Every teacher has, at some point, lost control during a class, be it with a tearful run from the room or an explosion of irrational and indiscriminate anger. There is no quick fix to regaining your authority after such a loss of face. You could call in the big hitters and police each lesson with growling heads of department. You could pretend that you still have authority. But, in reality, until you do the hard work to rebuild trust and relationships, everything else is just a pantomime.
The first thing you should do is apologise to your students: this is an assertive act that models appropriate behaviour. If you have become frustrated and acted in anger, been inconsistent or unfair, or have thrown your toys out of the pram, admit your mistakes and say sorry. You may be surprised by the positive reaction you get, both immediately and some time later. The students will begin to see you as reasonable, fair - human, even. The apology does not need to be reciprocated, although in practice it often is. In behaviour management, humility is a sign of strength.
Apologising may also prompt you into some essential self-reflection. There will be elements of your behaviour practice that you will want to change. You may choose to reveal your plan for moving forward or agree it with the class. Either way, give yourself time to implement changes, drip-feeding new strategies and monitoring their effects honestly. Simply replacing one regime with another is unlikely to solve difficulties in the medium or long term. Look for what is working and then build on it.
This last point is crucial: just because a behaviour plan has failed you once, do not throw it all out. Minor tweaks can lead to substantial transformations.
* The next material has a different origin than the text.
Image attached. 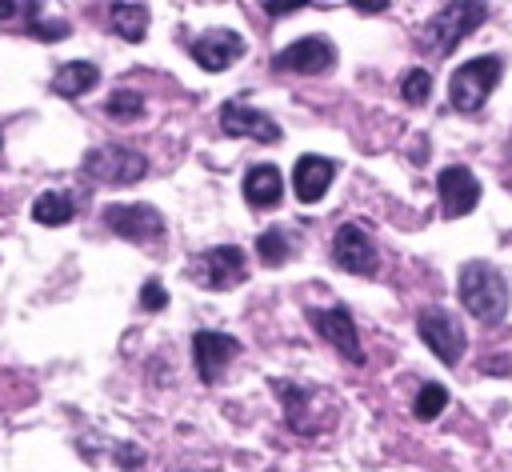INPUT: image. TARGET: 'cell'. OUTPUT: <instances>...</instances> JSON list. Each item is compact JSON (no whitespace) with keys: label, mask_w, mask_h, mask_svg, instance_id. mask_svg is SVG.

Ask a colleague to help you look dispassionately at how you provide structure for the children and examine how you develop and reinforce existing routines. You should also provide clarity on rules, reinforcements and sanctions, schedule proactive communication with parents, target specific students and learn from strategies that are working for other teachers. It is useful to make a visual statement that reiterates your commitment to the classroom climate and the students, too. You can do this by spending time on displays and asking students to help.
This is all about rebuilding trust. When classes have been through rough waters with a teacher, trust will need to be repaired. Tell them that despite past troubles you care about them and their achievements, and that you are committed to building positive relationships. Be prepared to tell them the same thing again and again. Some classes will need to hear you say this repeatedly over a long period. For those students who have learned to mistrust adults outside school this is particularly important. Building trust will sustain your authority far better than punishment ever can.
It is worth noting that most teachers who find themselves in difficulty realise that they have let things slip over time. Inconsistencies have eaten away at relationships with students and the climate in the classroom. Sticks and sanctions were delivered with too much emotion, carrots of recognition lay unpicked and withered. The solution to regaining your authority lies in your ability to pull out of this cycle of sanctions and punishment by shamelessly and enthusiastically recognising and celebrating the learning attitudes that you want to see - in every lesson, on every day.
It is useful when rebuilding your authority to give the process some structure with a 30-day plan. Within this period, be consistent and predictable: make sure that your words match your actions; communicate accurately, openly and transparently; and share and delegate responsibility for classroom tasks. It is important to nurture a common identity for the class and create a sense of unity but, most of all, to focus on a single, identifiable learning attitude that you intend to acknowledge whenever you see it.
Digging your way out of the hole is going to be hard work. You need the energy of the hare and the dogged persistence of the tortoise in equal measure. But rest assured, there is a way back if you are willing to take the time, and to be humble enough, to work at it.
Paul Dix is lead trainer at UK training company Pivotal Education and author of The Essential Guide to Taking Care of Behaviour
- Coming back from losing control of a class is difficult but with humility and effort it is possible.
- It is important to ask for support from colleagues and feedback from students.
- You have to apologise and move on by identifying the particular aspects of your behaviour practice that need to be adjusted.
- You must reaffirm your commitment to the students and try to involve them in any changes you are making.
- Remember to set a schedule for implementing and monitoring the effectiveness of a new approach.